◆ **What is needed**
Copy out the rows word for word, from the first line through the line that contains "1558 inches".

◆ **Rows from a spatial question set**
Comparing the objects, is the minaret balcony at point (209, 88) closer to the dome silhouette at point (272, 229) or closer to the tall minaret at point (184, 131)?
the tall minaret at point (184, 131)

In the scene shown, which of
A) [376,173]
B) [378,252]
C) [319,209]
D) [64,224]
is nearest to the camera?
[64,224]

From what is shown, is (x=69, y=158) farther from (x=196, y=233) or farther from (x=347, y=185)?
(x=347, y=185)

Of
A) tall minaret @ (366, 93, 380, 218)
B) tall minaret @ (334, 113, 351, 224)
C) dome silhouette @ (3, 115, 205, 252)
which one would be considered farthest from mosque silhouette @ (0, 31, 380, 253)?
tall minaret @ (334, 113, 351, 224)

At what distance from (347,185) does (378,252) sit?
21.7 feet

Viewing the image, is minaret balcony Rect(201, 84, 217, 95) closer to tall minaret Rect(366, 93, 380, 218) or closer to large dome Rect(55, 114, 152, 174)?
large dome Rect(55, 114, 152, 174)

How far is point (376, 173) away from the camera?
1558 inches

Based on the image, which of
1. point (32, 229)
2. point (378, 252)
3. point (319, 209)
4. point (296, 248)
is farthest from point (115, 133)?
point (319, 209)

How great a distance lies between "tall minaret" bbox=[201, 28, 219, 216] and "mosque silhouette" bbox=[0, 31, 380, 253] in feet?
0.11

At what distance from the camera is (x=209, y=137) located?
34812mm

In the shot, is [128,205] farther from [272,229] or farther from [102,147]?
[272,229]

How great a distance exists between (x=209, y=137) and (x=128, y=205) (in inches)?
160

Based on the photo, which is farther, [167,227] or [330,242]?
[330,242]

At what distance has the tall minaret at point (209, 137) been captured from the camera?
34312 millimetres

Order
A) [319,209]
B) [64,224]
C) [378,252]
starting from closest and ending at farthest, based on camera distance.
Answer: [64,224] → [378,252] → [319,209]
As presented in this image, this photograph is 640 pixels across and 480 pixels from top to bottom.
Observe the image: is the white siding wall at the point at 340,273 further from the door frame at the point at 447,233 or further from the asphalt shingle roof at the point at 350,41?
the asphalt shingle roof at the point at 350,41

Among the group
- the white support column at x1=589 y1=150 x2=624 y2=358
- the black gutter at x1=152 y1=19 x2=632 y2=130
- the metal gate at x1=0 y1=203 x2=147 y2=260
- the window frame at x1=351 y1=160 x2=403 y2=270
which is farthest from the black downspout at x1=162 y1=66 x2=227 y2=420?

◆ **Task answer**
Comparing the objects, is the minaret balcony at point (209, 88) closer to the dome silhouette at point (272, 229) or closer to the tall minaret at point (184, 131)?
the tall minaret at point (184, 131)

In the scene shown, which of
A) [376,173]
B) [378,252]
C) [319,209]
D) [64,224]
is nearest to the camera?
[64,224]

From what is shown, is (x=69, y=158) farther from (x=196, y=233) or farther from (x=347, y=185)?
(x=347, y=185)

Of
A) tall minaret @ (366, 93, 380, 218)
B) tall minaret @ (334, 113, 351, 224)
C) dome silhouette @ (3, 115, 205, 252)
which one would be considered farthest from mosque silhouette @ (0, 31, 380, 253)?
tall minaret @ (334, 113, 351, 224)

At what distance from (347,185) does (378,252) sit?
21.7 feet

Viewing the image, is minaret balcony Rect(201, 84, 217, 95) closer to tall minaret Rect(366, 93, 380, 218) or closer to large dome Rect(55, 114, 152, 174)?
large dome Rect(55, 114, 152, 174)

How far is point (376, 173) away from the camera?
1558 inches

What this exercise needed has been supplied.